Yale University

Increased risk of radiographic emphysema in HIV is associated with elevated soluble CD14 and nadir CD4.

TitleIncreased risk of radiographic emphysema in HIV is associated with elevated soluble CD14 and nadir CD4.
Publication TypeJournal Article
Year of Publication2014
AuthorsAttia, Engi F., Kathleen M. Akgün, Cherry Wongtrakool, Matthew Bidwell Goetz, Maria C. Rodriguez-Barradas, David Rimland, Sheldon T. Brown, Guy W. Soo Hoo, Joon Kim, Patty J. Lee, Lynn M. Schnapp, Amir Sharafkhaneh, Amy Justice, and Kristina Crothers
Date Published2014 Jul 31
AbstractBackground:The association between HIV and emphysema remains incompletely understood. We sought to determine whether HIV is an independent risk factor for emphysema severity and whether markers of HIV severity and systemic biomarkers of inflammation (interleukin-6), altered coagulation (D-dimer) and immune activation (soluble CD14) are associated with emphysema. Methods:We performed a cross-sectional analysis of 114 HIV-infected and 89 HIV-uninfected participants in the Examinations of HIV-Associated Lung Emphysema study. Subjects underwent chest CT with blinded semi-quantitative interpretation of emphysema severity, distribution and type. We generated multivariable logistic regression models to determine the risk of HIV for radiographic emphysema, defined as >10% lung involvement. Similar analyses examined associations of plasma biomarkers, HIV RNA, and recent and nadir CD4 cell counts with emphysema among HIV-infected subjects. Results:HIV-infected individuals had greater radiographic emphysema severity with increased lower lung zone and diffuse involvement. HIV was associated with significantly increased risk for >10% emphysema in analyses adjusted for cigarette smoking pack-years (OR 2.24; 95% CI, 1.12 - 4.48). In multivariable analyses restricted to HIV-infected individuals, nadir CD4 <200 (OR 2.98; 95% CI, 1.14 - 7.81) and high soluble CD14 (upper 25th percentile) (OR 2.55; 95% CI, 1.04 - 6.22) were associated with increased risk of >10% emphysema.

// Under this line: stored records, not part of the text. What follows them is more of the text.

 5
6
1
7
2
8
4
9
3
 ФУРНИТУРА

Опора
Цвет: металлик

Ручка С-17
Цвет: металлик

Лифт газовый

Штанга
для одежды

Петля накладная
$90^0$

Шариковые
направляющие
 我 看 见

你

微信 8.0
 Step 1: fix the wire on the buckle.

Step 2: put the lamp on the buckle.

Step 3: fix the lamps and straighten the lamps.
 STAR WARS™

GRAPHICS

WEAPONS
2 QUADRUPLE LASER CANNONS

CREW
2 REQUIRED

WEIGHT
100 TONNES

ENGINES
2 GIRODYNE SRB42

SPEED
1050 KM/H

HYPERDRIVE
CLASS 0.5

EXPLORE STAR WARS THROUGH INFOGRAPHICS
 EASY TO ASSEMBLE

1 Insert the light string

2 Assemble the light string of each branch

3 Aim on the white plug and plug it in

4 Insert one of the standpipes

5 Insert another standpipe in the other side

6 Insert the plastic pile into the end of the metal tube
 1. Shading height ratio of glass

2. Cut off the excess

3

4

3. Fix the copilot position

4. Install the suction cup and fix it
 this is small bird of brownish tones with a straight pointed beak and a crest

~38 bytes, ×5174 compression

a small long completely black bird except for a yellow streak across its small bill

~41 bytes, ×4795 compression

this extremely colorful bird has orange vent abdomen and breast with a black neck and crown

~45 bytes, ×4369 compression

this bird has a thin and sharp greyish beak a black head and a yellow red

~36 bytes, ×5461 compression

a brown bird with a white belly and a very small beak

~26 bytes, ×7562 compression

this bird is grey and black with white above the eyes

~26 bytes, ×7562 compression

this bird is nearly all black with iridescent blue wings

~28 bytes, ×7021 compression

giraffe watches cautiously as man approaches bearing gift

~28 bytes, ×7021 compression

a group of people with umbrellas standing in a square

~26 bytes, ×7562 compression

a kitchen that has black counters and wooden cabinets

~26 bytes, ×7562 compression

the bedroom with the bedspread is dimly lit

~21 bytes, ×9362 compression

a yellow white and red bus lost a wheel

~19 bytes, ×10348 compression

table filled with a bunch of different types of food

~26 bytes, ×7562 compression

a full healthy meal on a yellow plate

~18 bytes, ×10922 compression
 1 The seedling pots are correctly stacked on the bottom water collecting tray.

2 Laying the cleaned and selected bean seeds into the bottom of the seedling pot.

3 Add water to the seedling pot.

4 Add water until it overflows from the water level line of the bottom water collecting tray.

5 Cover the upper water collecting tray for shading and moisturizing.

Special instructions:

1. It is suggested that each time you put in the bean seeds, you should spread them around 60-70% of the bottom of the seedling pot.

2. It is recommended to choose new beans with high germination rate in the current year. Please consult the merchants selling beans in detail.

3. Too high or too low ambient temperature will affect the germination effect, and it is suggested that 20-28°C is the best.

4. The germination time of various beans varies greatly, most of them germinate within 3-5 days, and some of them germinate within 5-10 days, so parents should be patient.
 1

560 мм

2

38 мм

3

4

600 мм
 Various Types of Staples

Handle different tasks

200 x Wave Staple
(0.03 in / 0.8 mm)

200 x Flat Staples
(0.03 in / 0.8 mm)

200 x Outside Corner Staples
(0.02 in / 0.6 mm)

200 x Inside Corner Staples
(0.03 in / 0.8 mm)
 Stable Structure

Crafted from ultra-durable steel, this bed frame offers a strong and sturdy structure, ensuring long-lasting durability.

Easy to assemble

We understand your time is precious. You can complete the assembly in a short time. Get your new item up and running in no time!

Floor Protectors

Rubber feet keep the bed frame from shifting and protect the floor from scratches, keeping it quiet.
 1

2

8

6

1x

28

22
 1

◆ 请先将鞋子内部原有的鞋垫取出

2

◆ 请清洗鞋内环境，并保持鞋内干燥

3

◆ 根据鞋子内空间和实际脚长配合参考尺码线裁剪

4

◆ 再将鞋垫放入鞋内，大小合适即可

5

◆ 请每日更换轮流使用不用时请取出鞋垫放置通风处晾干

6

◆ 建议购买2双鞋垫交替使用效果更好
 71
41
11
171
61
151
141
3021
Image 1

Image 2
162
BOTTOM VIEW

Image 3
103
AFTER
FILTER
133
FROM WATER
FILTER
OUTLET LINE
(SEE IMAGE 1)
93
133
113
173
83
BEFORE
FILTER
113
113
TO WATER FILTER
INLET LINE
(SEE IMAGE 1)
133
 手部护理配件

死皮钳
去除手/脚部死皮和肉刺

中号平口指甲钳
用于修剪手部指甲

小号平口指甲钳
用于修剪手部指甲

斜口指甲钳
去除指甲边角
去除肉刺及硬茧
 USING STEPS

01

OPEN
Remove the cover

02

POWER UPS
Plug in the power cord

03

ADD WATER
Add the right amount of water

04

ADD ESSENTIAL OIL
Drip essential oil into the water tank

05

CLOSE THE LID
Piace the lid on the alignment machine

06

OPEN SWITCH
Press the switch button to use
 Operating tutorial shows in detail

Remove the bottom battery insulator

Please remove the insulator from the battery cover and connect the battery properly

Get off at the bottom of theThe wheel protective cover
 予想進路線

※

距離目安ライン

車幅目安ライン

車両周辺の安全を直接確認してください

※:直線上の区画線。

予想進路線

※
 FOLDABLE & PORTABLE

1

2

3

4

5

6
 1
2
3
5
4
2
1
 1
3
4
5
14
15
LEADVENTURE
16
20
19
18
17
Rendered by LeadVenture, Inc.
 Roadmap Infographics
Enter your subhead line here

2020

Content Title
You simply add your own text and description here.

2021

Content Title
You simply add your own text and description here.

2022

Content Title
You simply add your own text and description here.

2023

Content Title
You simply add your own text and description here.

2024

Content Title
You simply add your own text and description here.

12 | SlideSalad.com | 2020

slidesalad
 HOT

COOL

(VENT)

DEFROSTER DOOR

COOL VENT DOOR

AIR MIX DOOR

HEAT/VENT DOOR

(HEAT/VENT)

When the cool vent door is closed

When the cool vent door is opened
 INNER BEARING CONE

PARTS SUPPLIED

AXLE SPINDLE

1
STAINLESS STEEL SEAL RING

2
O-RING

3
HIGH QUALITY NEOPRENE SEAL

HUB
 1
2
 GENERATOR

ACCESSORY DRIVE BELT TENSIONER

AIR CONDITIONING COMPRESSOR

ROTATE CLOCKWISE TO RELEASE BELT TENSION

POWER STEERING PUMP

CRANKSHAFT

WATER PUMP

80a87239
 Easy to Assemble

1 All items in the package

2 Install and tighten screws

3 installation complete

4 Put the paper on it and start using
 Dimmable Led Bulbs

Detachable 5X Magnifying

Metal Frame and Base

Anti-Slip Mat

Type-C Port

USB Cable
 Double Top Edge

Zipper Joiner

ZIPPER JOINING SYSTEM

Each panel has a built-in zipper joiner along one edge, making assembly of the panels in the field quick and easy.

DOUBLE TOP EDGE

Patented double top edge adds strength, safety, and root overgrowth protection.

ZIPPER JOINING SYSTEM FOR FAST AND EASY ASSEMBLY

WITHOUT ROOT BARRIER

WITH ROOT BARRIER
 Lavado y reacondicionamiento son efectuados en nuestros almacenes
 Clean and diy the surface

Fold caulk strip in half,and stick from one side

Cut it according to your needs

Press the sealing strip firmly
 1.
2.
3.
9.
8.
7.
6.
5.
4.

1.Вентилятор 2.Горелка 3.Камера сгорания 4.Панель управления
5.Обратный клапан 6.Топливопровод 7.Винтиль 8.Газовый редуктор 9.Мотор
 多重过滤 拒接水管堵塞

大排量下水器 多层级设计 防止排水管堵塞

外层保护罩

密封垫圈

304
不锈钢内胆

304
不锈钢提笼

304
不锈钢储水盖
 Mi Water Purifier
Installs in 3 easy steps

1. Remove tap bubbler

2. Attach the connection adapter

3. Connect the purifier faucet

Interleukin-6 and D-dimer were not associated with emphysema in HIV. Conclusions:HIV is an independent risk factor for radiographic emphysema. Emphysema severity was significantly greater among HIV-infected individuals. Among those with HIV, nadir CD4 <200 and elevated soluble CD14 were associated with emphysema, highlighting potential mechanisms linking HIV with emphysema.